Identity sprawl is a growing concern for most enterprises, as they move beyond historical boundaries across the spectrum of cloud computing, consumer devices, office locations and core work hours. At one point in time, these identities were well contained. They were often managed by a single directory or identity provider. That was sufficient to hold bad actors at bay while ensuring legitimate users received access. That time is long gone.
Now, as the digital world continues to explode, enterprises find themselves managing a rapidly expanding number of identities across an increasingly difficult-to-manage number of applications, devices and directories.
Consider how many applications, tools, accounts and devices each employee utilizes in a given day. Different departments now adopt their own SaaS applications, and organizations have rolled out bring-your-own-device (BYOD) policies. Employees often blend personal use applications and social media accounts with their work tasks on the job. In other words, users don’t just have one identity that authenticates against a single datastore—they authenticate against a variety of datastores. IT decision makers must find a way to rein in this multitude of identities.
So, how do you deal with identity sprawl?
The Insecurity of Identity Sprawl
Let’s say a marketing employee starts their work day by signing on to their work laptop. They authenticate using Active Directory credentials. Using a cell phone—which is connected to the company network—they check their personal email, then sign on to their Facebook account. Next, they return to their laptop, log into a marketing automation cloud service, then bring up the company social media accounts to begin promoting a new product. All of this happens with the first hour of the work day. Our marketing employee is not alone, as many employees do the exact same thing all over the company—illuminating the hundreds of identities that security teams must manage.
Identity and access management was never a cakewalk, but it was arguably easier in the days before the modern enterprise had to juggle a rising tide of applications, devices and directories. Collectively, this increased attack surface adds up to a broadening threat from cybercriminals who are looking to steal credentials, phish employees and slip into company systems to steal assets.
Traditionally, security practitioners have had a few options. They limited or outright restricted access, or they banned personal devices and application use. These draconian practices are somewhat effective in keeping malicious actors out, but they can also hamper productivity and hurt morale.
Managing Identity Sprawl Safely
A more effective solution involves using adaptive authentication to evaluate users to help ensure only legitimate users can access company systems. Whether an application or device is company approved is now irrelevant. Instead, the focus is only on whether the user is who they say they are. Adaptive authentication examines how, where and when the user is signing on to see if those attributes match expected patterns. If not, the user is asked to complete another level of verification, such as a strong multi-factor authentication push to accept requests secured by a biometric.
Even if a criminal has stolen credentials that work, adaptive authentication can drive a stronger security posture in several ways:
- Identify an unfamiliar device. The user’s device fingerprints are registered, so that an attacker using the same password to sign on from a different device will be stopped and asked to complete a second-factor authentication step.
- Uncover malicious activity. Attributes such as the IP address of the transaction can be evaluated for signs of previous threat actor activity, or a desire to mask the true source of the authentication via an anonymity network. The geolocation can be analyzed for risk via techniques such as geovelocity, to determine if an improbable travel event has occurred.
- Detect unusual behavior. Logical behavior such as hours of activity or previously visited resources are modeled, along with physical behaviors such as keystroke dynamics or mouse movements. Deviations from those behaviors can then be detected because an attacker can’t easily duplicate these behaviors.
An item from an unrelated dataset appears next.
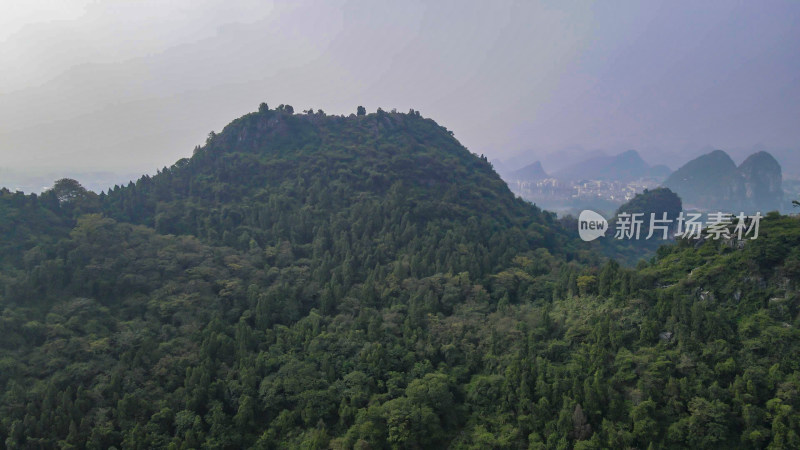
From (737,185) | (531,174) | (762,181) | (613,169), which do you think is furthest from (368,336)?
(613,169)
- Evaluate user entitlement risk. Employees with access to employee personal data, customer accounts or organizational funds would have a higher risk score, possibly requiring additional risk checks, as opposed to a receptionist needing access to an executive’s calendar.
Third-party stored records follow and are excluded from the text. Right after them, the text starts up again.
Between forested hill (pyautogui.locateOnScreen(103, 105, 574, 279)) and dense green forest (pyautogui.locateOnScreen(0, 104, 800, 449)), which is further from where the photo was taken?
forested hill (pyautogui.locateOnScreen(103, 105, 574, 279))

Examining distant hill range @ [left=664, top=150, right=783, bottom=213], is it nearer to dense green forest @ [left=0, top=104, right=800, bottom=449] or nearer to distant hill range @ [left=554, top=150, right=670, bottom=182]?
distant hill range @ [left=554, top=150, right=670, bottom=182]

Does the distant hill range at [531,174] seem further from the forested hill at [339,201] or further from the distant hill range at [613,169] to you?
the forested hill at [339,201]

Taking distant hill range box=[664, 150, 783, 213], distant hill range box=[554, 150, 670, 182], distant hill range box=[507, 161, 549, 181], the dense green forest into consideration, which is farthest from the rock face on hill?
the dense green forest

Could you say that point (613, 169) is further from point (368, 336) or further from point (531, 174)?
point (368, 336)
In addition, adaptive authentication offers a number of benefits that you don’t often see in security solutions:
- Improve user experience. Because adaptive authentication can lower friction for users to get access to resources, users aren’t as tempted to share passwords or find other workarounds that can put the company at risk.
- Free up IT staff to do more meaningful work by reducing helpdesk calls. Self-service password reset options and other self-service capabilities can increase productivity, reduce frustration and free up IT staff to focus on more important security tasks.
- Eliminate the cost and complexity of having multiple security solutions. By deploying in the cloud, on-prem or a hybrid of the two, adaptive authentication can banish the uneven security playing field and install smoother and stronger security across the organization.
Identity sprawl will continue. Instead of applying old safeguards to modern challenges, teams can use adaptive authentication to stop attacks and better protect identity—no matter when or where a user signs on.